Pochi sanno che esistono diversi tipi di ipertensione, tra cui quella da camice bianco e quella mascherata.

La prima è caratterizzata dalla presenza di elevati valori pressori durante la visita medica che non si riscontrano però quando il soggetto esce dall’ambulatorio del medico.

Durante la visita medica infatti la presenza di un iperattivazione del sistema autonomico simpatico determina un incremento della pressione arteriosa ed anche della frequenza cardiaca.

Questo corre il rischio di far porre una diagnosi di ipertensione ad un paziente che iperteso non è ed è quindi anche per queste che la misurazione della pressione delle 24h e di quella domiciliare sono molto importanti.

A persone in questa condizione va comunque posta particolare attenzione ed impostato un follow-up più stetto poiché il rischio di evoluzione verso una forma di vera ipertensione arteriosa è comunque più alto.

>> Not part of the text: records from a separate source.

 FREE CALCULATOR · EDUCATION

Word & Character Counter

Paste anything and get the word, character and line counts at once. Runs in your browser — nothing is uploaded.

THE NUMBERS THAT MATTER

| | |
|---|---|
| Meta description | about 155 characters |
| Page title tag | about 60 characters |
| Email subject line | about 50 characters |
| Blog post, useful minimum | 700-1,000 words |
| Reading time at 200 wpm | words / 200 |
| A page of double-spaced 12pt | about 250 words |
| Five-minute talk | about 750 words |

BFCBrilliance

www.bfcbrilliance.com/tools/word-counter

L’altra forma particolare di ipertensione è quella mascherata in cui cioè un soggetto è effettivamente iperteso ma la misurazione da parte del medico restituisce valori pressori normali.

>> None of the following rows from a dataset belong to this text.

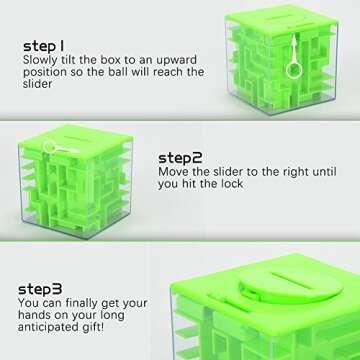 step 1
Slowly tilt the box to an upward position so the ball will reach the slider

step2
Move the slider to the right until you hit the lock

step3
You can finally get your hands on your long anticipated gift!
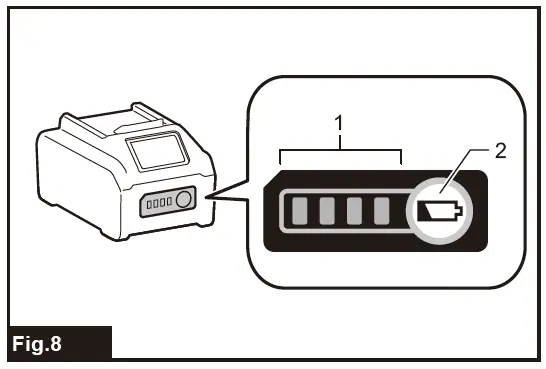 1
2
Fig.8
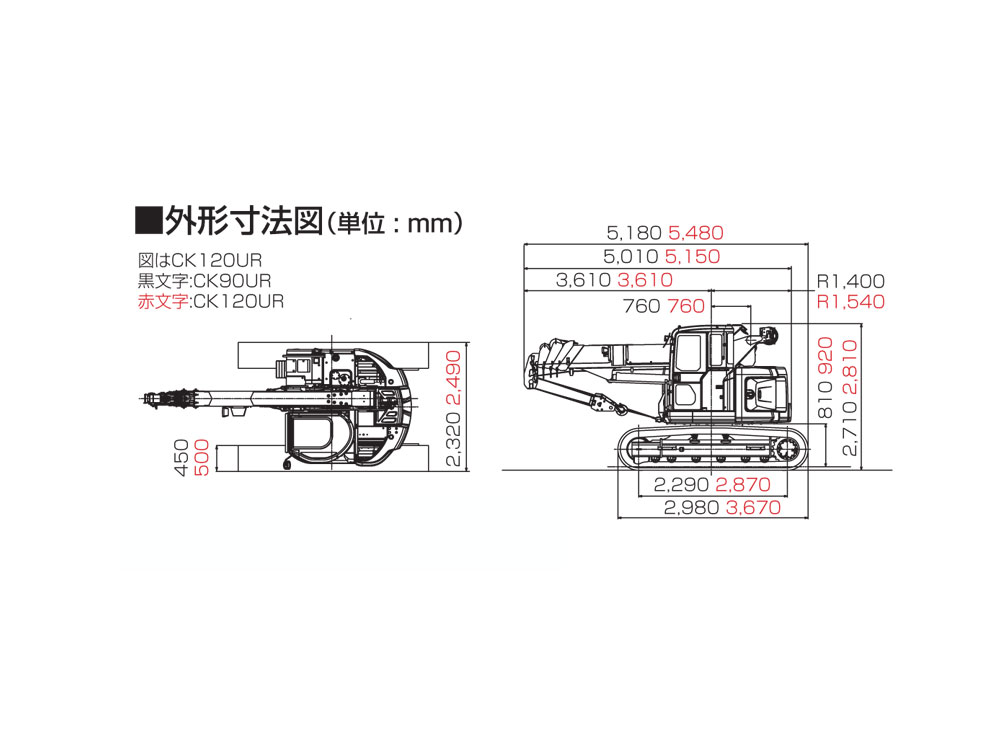 ■外形寸法図(単位：mm)

図はCK120UR
黒文字:CK90UR
赤文字:CK120UR

450 500
2,320 2,490

5,180 5,480
5,010 5,150
3,610 3,610
760 760
R1,400
R1,540
810 920
2,710 2,810
2,290 2,870
2,980 3,670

Questa condizione è più difficile da spiegare rispetto alla precedente ma si è visto essere presente in una discreta percentuale di casi.

In questo caso la misurazione della pressione delle 24h e quella domiciliare permetteranno di riconoscere la condizioni di effettiva ipertensione arteriosa e quindi di iniziare un trattamento medico appropriato (che potrebbe iniziare con dieta e sport oppure direttamente con un farmaco a seconda dei valori pressori).

TARGET

Pressione arteriosa: <140/90 mmHg dal medico, < 135/85 mmHg al domicilio, perfetto se si riescono a portare i valori sotto i 130/80 mmHg.